Earlier in the month Symphogen A/S, a research-stage company with just two antibody drugs in early clinical development closed what it claims as the largest-ever private financing for a European biotech, raising Euro 100 million.
But while it may spread cheer in Denmark’s life sciences cluster in Medicon Valley, this coup by the Copenhagen-based company can’t be read as a sign that the capital shortage afflicting Europe’s early-stage biotechs is over.
Rather, the reverse can be inferred. Several years after most venture capitalists would have planned on making an exit, Symphogen’s main backers, Novo A/S and Essex Woodland Fund VIII are dipping their hands into their well-lined pockets for a fifth round.
The money, to be handed out in three equal tranches, is intended to fund Symphogen for the next five years. By then, it will be 15 years since Novo and Essex Woodlands made their initial investment. As Martin Edwards, Senior Partner, Novo Ventures, told Science|Business, “The majority of venture capital backers can’t do this kind of thing.” He added, “And it’s not a typical Novo deal.”
As it turns out, Novo’s 35 per cent contribution to the round is coming not from Novo Ventures, but straight from the balance sheet of Novo A/S, the holding company for two profitable and publicly-quoted companies, Novo Nordisk and Novozymes.
As Edwards explained, special local factors were in play in the decision to follow on with another round of investment at a time when Symphogen’s advance into clinical trials is pushing its capital requirements sharply upwards, yet the products are still many years from commercialisation.
“The Novo A/S board think very highly of Symphogen and decided independently [of Novo Ventures] they want to get behind it. They would like to see a huge Scandinavian success.”
Few private investors could contemplate 15 years without the prospect of an exit. Rarer still, 19 per cent of the round comes directly from a new investor, the Danish Pension Fund, Pensionskassernes Administration A/S (PKA). “[PKA] is not a typical biotech investor,” Edwards said. “This looks like typical private equity, but when you look at who has invested the money, it’s not.”
And he adds, “I can’t say this type of funding is going to be the trend.”
The shortage of initial public offerings and other exits means that Novo is not alone in having to hold onto investments and support companies for longer. “That’s one of the reasons it’s so difficult to get new companies off the ground”, Edwards said.
In addition, it remains the case that transactions which previously would have represented an exit, no longer do so.
Also this month, another company with venture backing from Novo, Synosia AG, based in Geneva, was acquired by Biotie, a listed Finnish biotech, in an all-share deal valuing Synosia at US$120.95 million. This is a return of sorts on the US$100 million of hard cash invested in the company since its formation in 2005.
It has not been decided if Novo will sell its new Biotie shares, but Edwards said, “A number of companies in the portfolio have gone public or been bought and we’ve maintained our position.”
The lack of exits and the need to keep feeding existing companies is now generating a downward spiral in which it becomes even more difficult for venture capital firms to raise new funds, because they can’t boast about how well they did last time around. “The people who have raised funds have had to work harder and longer,” Edwards said.
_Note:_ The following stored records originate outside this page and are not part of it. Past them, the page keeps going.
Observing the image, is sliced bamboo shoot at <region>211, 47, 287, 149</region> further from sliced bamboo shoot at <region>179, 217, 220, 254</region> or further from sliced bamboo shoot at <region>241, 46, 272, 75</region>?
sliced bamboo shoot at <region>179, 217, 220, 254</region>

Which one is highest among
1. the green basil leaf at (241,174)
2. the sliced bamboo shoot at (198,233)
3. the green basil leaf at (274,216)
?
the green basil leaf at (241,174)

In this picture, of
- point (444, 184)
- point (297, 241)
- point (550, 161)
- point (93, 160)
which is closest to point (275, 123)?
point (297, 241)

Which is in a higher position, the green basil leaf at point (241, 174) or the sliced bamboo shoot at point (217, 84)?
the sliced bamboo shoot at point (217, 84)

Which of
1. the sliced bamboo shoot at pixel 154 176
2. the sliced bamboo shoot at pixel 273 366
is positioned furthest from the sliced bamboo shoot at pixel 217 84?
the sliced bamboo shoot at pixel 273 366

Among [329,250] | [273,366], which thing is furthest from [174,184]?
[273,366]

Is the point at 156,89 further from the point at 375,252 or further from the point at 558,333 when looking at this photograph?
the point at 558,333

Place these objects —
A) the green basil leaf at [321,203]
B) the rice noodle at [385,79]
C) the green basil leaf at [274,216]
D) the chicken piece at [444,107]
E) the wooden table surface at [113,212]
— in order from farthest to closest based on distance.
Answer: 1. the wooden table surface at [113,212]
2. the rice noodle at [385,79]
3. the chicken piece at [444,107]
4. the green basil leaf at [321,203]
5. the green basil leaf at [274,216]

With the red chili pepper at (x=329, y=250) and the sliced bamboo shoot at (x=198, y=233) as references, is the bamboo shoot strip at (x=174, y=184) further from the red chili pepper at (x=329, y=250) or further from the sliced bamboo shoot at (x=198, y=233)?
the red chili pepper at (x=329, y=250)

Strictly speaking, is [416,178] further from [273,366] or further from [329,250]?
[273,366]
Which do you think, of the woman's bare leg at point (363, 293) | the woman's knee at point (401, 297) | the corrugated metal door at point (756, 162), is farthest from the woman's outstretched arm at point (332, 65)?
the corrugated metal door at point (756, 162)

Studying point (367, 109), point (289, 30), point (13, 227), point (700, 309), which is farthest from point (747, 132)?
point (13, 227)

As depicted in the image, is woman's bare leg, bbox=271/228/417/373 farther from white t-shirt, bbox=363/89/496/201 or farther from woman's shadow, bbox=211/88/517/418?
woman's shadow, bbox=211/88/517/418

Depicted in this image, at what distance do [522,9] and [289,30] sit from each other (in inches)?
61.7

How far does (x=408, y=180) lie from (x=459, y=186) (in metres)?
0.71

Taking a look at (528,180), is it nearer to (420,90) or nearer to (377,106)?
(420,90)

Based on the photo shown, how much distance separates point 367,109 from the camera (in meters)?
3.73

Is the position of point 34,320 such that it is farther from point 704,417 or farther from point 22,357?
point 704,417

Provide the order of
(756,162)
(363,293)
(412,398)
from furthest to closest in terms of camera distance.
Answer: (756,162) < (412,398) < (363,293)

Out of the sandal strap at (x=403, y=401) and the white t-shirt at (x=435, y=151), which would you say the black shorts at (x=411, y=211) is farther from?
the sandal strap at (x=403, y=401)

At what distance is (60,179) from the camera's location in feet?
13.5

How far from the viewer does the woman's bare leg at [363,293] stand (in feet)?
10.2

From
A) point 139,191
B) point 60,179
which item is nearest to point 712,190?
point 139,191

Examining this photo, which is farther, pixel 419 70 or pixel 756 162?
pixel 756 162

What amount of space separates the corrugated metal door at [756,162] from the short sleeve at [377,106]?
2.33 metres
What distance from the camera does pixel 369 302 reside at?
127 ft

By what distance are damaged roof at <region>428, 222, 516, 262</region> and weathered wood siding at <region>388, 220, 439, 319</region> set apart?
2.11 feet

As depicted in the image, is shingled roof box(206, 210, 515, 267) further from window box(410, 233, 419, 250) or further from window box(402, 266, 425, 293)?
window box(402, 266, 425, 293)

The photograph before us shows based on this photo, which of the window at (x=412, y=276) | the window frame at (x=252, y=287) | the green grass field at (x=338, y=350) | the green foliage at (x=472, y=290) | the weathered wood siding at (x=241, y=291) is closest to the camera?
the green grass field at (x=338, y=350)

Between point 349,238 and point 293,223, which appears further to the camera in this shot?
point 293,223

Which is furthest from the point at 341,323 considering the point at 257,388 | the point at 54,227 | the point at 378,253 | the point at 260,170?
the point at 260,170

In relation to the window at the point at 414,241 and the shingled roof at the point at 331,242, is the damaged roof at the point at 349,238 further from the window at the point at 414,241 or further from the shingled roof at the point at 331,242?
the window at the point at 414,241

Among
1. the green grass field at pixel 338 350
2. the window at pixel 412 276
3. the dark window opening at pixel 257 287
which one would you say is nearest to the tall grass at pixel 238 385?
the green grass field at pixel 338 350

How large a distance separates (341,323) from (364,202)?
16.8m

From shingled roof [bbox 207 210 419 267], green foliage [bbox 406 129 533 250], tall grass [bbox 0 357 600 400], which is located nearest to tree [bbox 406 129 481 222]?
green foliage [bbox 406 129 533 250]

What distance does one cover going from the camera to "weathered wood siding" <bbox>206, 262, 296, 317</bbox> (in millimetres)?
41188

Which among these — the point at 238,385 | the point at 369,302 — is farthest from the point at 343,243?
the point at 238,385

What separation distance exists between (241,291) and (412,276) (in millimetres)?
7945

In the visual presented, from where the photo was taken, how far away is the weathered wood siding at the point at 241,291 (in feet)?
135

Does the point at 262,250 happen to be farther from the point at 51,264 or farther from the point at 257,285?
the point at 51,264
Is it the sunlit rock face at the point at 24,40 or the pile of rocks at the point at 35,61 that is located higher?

Gloomy stuff. But Edwards saw chinks of light last week at the longest-running annual biotech get together, the JP Morgan conference – held where it all began in San Francisco. This year’s event had record attendance, and Edwards said that after two years of despondency, there was more tendency to see the glass as half full. While the effect is yet to permeate Europe, it’s a good sign. “The US has to lead out of the doldrums because it’s so dominant in the sector,” Edwards concluded.